It doesn't seem to be affected by how small I make the model, after training for a few epochs. The error I get is: "ResourceExhaustedError: OOM when allocating tensor with shape[25600,9,11,128]". This comes after a call to tape.gradients (full error reported in section below).
In my non-TimeDistributed I monitor the number of objects via len(gc.get_objects())) and during training the object count remains the same (as expected), but when I only change the model to handle this TimeDistributed change (i.e. making sure the labels are correctly repeated and making return_sequences=1 for the top-level LSTM) then all of a sudden at each training epoch, thousands of new variables are being added during each epoch of training.
gc objects: 249861
[TRAIN]: End (epoch 0): loss 0.693269372 ; train accuracy 0.5
[TEST]: End (epoch 0): loss 0.691318274 ; test accuracy 0.500683606
gc objects: 251746 (+ 1885 objects)
[TRAIN]: End (epoch 1): loss 0.691800237 ; train accuracy 0.500202894
[TEST]: End (epoch 1): loss 0.690349817 ; test accuracy 0.502343774
gc objects: 254144 (+ 2398 objects)
[TRAIN]: End (epoch 2): loss 0.690762699 ; train accuracy 0.500456572
[TEST]: End (epoch 2): loss 0.689480364 ; test accuracy 0.504296899
gc objects: 254996 (+852 objects)
[TRAIN]: End (epoch 3): loss 0.692312837 ; train accuracy 0.501090705
[TEST]: End (epoch 3): loss 0.689140499 ; test accuracy 0.505468726
gc objects: 269643 (+ 14647 objects)
[TRAIN]: End (epoch 4): loss 0.688487 ; train accuracy 0.501116097
[TEST]: End (epoch 4): loss 0.686942577 ; test accuracy 0.508886695
gc objects: 270444 (+ 801 objects)
So in 4 epochs of training, while no other process is running, 20,583 new objects were created and I presume resulted in this resource exhausted error.
I've tried to force the garbage collector to collect any unused variables but the object count increases whether this is included or not.
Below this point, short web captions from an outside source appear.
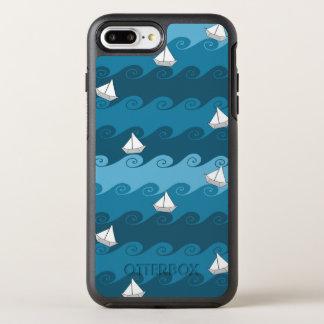 Paper Boats Pattern OtterBox Symmetry iPhone 8 Plus/7 Plus Case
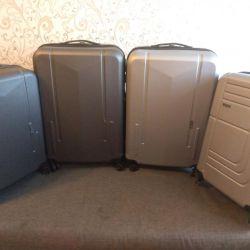 Tekerleklerde yeni dayanıklı bavul, 58 ve 98 litre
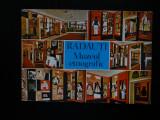 SEPT15-Vedere/Carte postala-Radauti-Muzeul etnografic-circulata, Printata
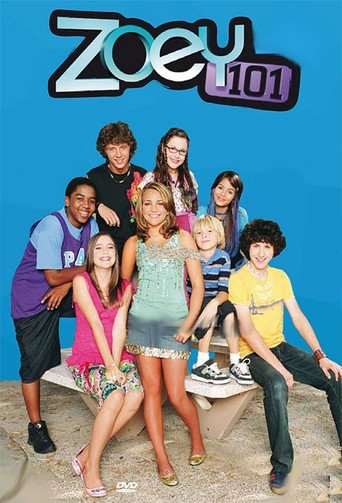 Ver Zoey 101 - 1x01 (2005) (SD) (Latino) [flash] online (descargar) gratis.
I ran a snapshot comparison from the tracemalloc library, which I will include below as it might be helpful (it wasn't to me).
Something is creating variables during every epoch, vastly using up all the memory and not releasing them, leading to this resource exhausted error. This doesn't occur if I don't use TimeDistributed, so I don't think anything about this layer requires the creation of additional memory-hungry variables. It looks more like a leak.
Do you have any idea of what I could do to alleviate this problem? It seems like a bug fix at a technical level. Maybe there is a technical solution. Please let me know if any further info from my end would be useful in looking at this issue.
Source code / logs
tracemalloc top 10 differences between snapshot calls at adjacent epochs
C:\Users\AXM1390\AppData\Local\Continuum\anaconda3\envs\tf2\lib\site-packages\tensorflow_core\python\eager\execute.py:61: size=111 KiB (+69.9 KiB), count=677 (+426), average=168 B
:14: size=7464 B (-46.9 KiB), count=107 (-749), average=70 B
C:\Users\AXM1390\AppData\Local\Continuum\anaconda3\envs\tf2\lib\tokenize.py:609: size=2944 B (-43.6 KiB), count=46 (-698), average=64 B
C:\Users\AXM1390\AppData\Local\Continuum\anaconda3\envs\tf2\lib\site-packages\tensorflow_core\python\framework\tensor_shape.py:193: size=59.9 KiB (+33.8 KiB), count=1305 (+732), average=47 B
C:\Users\AXM1390\AppData\Local\Continuum\anaconda3\envs\tf2\lib\site-packages\tensorflow_core\python\training\tracking\data_structures.py:768: size=54.0 KiB (+31.3 KiB), count=386 (+219), average=143 B
C:\Users\AXM1390\AppData\Local\Continuum\anaconda3\envs\tf2\lib\site-packages\tensorflow_core\python\framework\tensor_shape.py:718: size=55.7 KiB (+30.8 KiB), count=1018 (+564), average=56 B
C:\Users\AXM1390\AppData\Local\Continuum\anaconda3\envs\tf2\lib\site-packages\tensorflow_core\python\framework\tensor_shape.py:776: size=51.0 KiB (+28.7 KiB), count=1235 (+690), average=42 B
C:\Users\AXM1390\AppData\Local\Continuum\anaconda3\envs\tf2\lib\site-packages\tensorflow_core\python\keras\utils\generic_utils.py:564: size=40.9 KiB (+25.8 KiB), count=675 (+426), average=62 B
C:\Users\AXM1390\AppData\Local\Continuum\anaconda3\envs\tf2\lib\site-packages\tensorflow_core\python\framework\ops.py:1035: size=39.3 KiB (+23.3 KiB), count=950 (+566), average=42 B
C:\Users\AXM1390\AppData\Local\Continuum\anaconda3\envs\tf2\lib\site-packages\tensorflow_core\python\training\tracking\data_structures.py:809: size=27.1 KiB (+15.9 KiB), count=3 (+0), average=9248 B
full error
ResourceExhaustedError Traceback (most recent call last)
in
----> 1 best_val, best_epoch, tmp_history = run_model_once(0, 25, epochs=50)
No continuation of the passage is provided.